What a moving tribute to Josie and your Dad. I am glad the sleep was peaceful and filled with love.


----------



## zooeysmom (Jan 3, 2014)

Oh Stormee, I'm so sorry :'( Josie was such a blessed dog to have your dad and then you take care of her. Sending you big hugs and lots of love! :love2:


----------



## fjm (Jun 4, 2010)

Good night Josie - you loved and were much loved. I am so sorry Stormee - not only have you lost Josie, but also another tangible link to your father, who sounds like an amazing man. I hope the happy memories bring comfort.


----------



## Rose n Poos (Sep 22, 2017)

A beautiful life of love and companionship for you all.


----------



## Carolinek (Apr 2, 2014)

My condolences. What wonderful memories you have of both of them, but I am sure the loss runs deep.


----------



## Mufar42 (Jan 1, 2017)

I am very sorry for the loss of Josie. Your post hit me hard this morning and I'm in tears. I don't know why it just did. My thoughts are with you all.


----------



## StormeeK (Aug 3, 2015)

*Thank you my PF friends*

Thank you all so much for the sweet words and condolences. I didn't think many people would actually read this being in a PF section that I rarely look at myself. It felt nice to write about my dad and Josie though. I appreciate the kind words and/or "thanks" from each of you.


----------



## McAwesome (Jan 23, 2019)

I'm so sorry for your loss.


----------



## Click-N-Treat (Nov 9, 2015)

Sorry for your loss. Gentle hugs.


----------



## lily cd re (Jul 23, 2012)

StormeeK said:


> Thank you all so much for the sweet words and condolences. I didn't think many people would actually read this being in a PF section that I rarely look at myself. It felt nice to write about my dad and Josie though. I appreciate the kind words and/or "thanks" from each of you.





I think we all have a level of warm regard for each other when we are sad or worried.

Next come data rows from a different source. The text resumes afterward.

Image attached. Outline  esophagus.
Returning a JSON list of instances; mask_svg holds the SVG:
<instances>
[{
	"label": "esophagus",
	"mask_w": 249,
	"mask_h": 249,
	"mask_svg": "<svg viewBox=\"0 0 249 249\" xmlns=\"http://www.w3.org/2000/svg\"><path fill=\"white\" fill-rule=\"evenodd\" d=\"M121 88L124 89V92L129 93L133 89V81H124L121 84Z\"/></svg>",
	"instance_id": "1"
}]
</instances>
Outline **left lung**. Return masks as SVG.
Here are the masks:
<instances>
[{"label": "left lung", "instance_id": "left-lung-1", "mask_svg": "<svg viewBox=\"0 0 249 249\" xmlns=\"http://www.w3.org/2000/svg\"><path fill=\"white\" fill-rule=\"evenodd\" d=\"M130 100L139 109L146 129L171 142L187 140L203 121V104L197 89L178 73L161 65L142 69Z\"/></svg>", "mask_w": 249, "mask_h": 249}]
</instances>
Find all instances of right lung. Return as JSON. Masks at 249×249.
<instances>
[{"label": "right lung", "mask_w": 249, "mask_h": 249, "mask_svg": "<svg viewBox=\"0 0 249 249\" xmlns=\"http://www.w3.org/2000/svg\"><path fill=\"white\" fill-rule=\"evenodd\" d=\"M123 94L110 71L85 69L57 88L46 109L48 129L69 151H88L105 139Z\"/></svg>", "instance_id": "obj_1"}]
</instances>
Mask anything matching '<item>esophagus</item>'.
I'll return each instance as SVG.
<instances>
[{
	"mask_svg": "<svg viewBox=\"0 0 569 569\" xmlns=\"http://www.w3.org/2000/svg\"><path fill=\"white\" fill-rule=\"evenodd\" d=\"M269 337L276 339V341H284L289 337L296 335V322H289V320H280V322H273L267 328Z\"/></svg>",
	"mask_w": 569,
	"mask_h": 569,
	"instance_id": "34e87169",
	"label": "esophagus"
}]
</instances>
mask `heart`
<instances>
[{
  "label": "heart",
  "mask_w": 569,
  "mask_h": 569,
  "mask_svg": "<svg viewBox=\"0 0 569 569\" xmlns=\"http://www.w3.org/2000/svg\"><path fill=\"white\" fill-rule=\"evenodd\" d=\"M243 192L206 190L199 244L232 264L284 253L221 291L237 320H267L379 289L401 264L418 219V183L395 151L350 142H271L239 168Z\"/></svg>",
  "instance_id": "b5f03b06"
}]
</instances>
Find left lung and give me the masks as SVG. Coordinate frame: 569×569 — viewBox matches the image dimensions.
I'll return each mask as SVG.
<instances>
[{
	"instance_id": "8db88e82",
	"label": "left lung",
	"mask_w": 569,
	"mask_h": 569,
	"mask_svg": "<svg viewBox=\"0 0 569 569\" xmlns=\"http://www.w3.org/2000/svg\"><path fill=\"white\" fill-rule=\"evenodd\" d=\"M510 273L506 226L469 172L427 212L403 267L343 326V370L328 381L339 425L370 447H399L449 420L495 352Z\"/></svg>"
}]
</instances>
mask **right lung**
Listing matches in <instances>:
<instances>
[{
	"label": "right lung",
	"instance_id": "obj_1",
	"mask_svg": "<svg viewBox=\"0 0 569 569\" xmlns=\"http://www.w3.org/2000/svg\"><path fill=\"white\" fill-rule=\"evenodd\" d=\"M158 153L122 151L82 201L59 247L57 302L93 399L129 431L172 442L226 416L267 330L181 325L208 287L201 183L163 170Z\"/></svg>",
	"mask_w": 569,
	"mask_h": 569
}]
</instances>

For myself I have a special warm spot for anyone with GSD(s) alongside standard poodles.


----------



## Dogs4Life (May 27, 2018)

I am very sorry for your loss. Thank you for taking her in, making her one of your own, and making her feel loved. She was beautiful and it is very clear she had a good life.


----------



## Cliff (Oct 10, 2018)

What a beautiful story. Sending you lots of prayers for peace.


----------



## Moni (May 8, 2018)

What a wonderfully written good bye to both your dad and his beloved dog. So sorry for your losses. Take your time to heal.


----------



## Streetcar (Apr 13, 2014)

And now, in turn, she watches over you.

Steady as she goes, dear Josie ❤. We'll keep the watch here on Earth; you manage futures from the Bridge now, love.


----------



## JenandSage (Mar 9, 2018)

Hi Stormee,
I am sorry for your loss. I loved reading your story and could feel all the love you had for her and for your family. I am glad you all had each other!


----------



## kontiki (Apr 6, 2013)

Thank you so much for sharing this beautiful story of love with us. Thank you for being such a loving caring daughter.


----------



## Charmed (Aug 4, 2014)

Our German Shepherd pup was the last gift that my husband gave us before he died. The shepherd lived for 16 years and losing him was very difficult. Of course, at 16 years his loss was not unexpected, but it brought up a lot of memories. I love that your dad worked for Habitat for Humanity. It is such a kind gift for his fellow man.


----------



## Poodlebeguiled (May 27, 2013)

I'm so sorry for your loss. What a painful thing it is. But oh my...you wrote a beautiful tribute. And your love just shines. That's what we must hold onto to make us smile. Lots of healing time yet to go. I wish you all the best.


----------